I don’t care if you want to ban everything. Is that even rational? Would the babies murdered in Newtown have “rushed” the shooter in the half-second to one second it would have taken him to reload? In fact, guns can still shoot a round while a magazine is being reloaded. So Burdick’s proposal is that, although she would like to limit magazines to five rounds, she’ll take 10. That’s the acceptable level of carnage in Burdick’s world. If you really want to affect the behavior of mass killers, shouldn’t they be limited to NO rounds?

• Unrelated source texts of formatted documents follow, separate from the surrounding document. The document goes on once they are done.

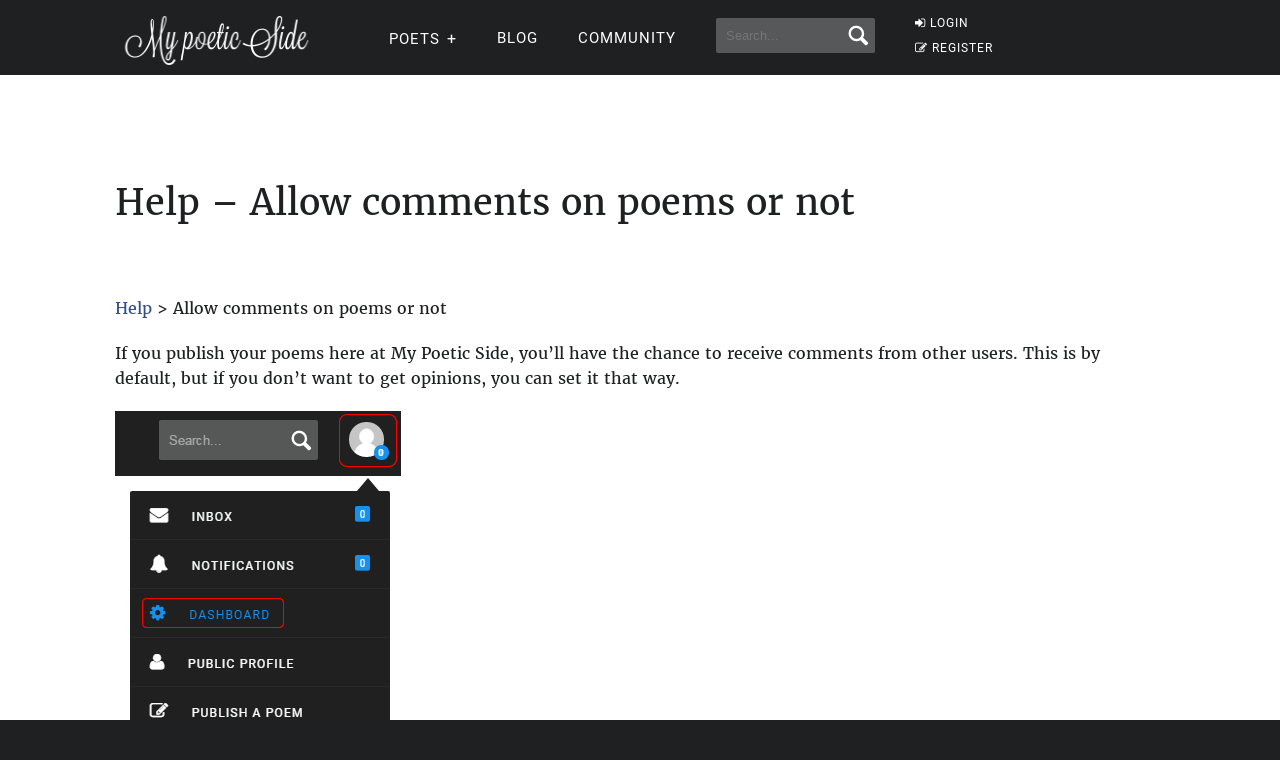

--- FILE ---
content_type: application/javascript; charset=utf-8
request_url: https://fundingchoicesmessages.google.com/f/AGSKWxVHWHM30fTo0ulXd7uSX5LQxdma3tPjywMgp4vRvFts4NgQ6fBt-YmNqqBf3ZoDfPKfaUOexm1bIb-wbvGzNfkJbwpoNdtf-xlyPy1d7_15ou4DUxDlpCV6XYm_ZsL8ArN_Ve5smDHNUMRoo6kFmqhpGE4UGFZrpsKQbMMjML0W3Q9OGSucFfw7-U7I/_/viewbannerad./iframe/ad_/checkm8footer_/adframewrapper./ad_loader2.
body_size: -1284
content:
window['21af064f-729d-4f09-874b-ffd8c5590eea'] = true;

While we are writing laws to restrict or limit the behavior of madmen (who complete no background checks and register no guns and obey no signs saying “gun-free zone”), what about the rest of us who have committed no crime ... ever? While politicians like Burdick are determined to punish the law-abiding, what would she say to the Georgia mother who hid in her closet with her 9-year-old twins while a dangerous criminal broke into her home?

Before the police could arrive, he broke down several doors until he found the closet they were hiding in. Armed with only a six-shot revolver, she shot him five times and he was still able to leave and drive away.

What if he had not been the only intruder? Does Burdick really think that mom should have sacrificed herself and her babies on the altar of her gun control obsessions? Does Burdick really believe that that mother, or the teachers at Newtown, would not have hocked their cars, homes and their favorite watch for a good rifle and a “high-capacity” magazine when the monsters came calling? In the case of the teachers, we can’t ask. They were forbidden from defending themselves and the babies.

I think I know what the Georgia mom’s answer would be.

Kevin Starrett, a Canby resident, is executive director of Oregon Firearms Federation.